## Énoncé
Citez mot pour mot le passage de l'extrait du document qui commence par « Lors de la campagne » et se termine par « à leurs côtés. ».

## Extrait du document
________________________________________
L'infiltré : Les enfants de la politique

L'infiltré : Les enfants de la politique

Dans cette campagne à nulle autre pareille où tout a son importance sauf les idées, il fallait bien que les enfants s’en mêlent.

Dis-moi quel père tu es, je te dirai quel président tu seras…

Lors de la campagne des primaires, Alain Juppé avait déjà fait les frais de révélations embarrassantes lorsqu’une journaliste avait révélé que son fils se plaignait de ne pas avoir beaucoup vu son père : « C’est vrai que le dimanche de 11 h 18 à 12 h 12 c'était notre moment et après c’était fini, il allait bosser. »

Or, les politiques sont des hommes et des femmes comme les autres. Ils ont besoin de l’amour de leurs enfants, de leur affection, de leur présence à leurs côtés.
________________________________________
## Données fournies
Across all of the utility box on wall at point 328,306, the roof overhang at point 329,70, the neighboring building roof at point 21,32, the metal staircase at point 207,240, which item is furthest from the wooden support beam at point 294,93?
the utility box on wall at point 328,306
________________________________________
## Réponse attendue
Lors de la campagne des primaires, Alain Juppé avait déjà fait les frais de révélations embarrassantes lorsqu’une journaliste avait révélé que son fils se plaignait de ne pas avoir beaucoup vu son père : « C’est vrai que le dimanche de 11 h 18 à 12 h 12 c'était notre moment et après c’était fini, il allait bosser. »

Or, les politiques sont des hommes et des femmes comme les autres. Ils ont besoin de l’amour de leurs enfants, de leur affection, de leur présence à leurs côtés.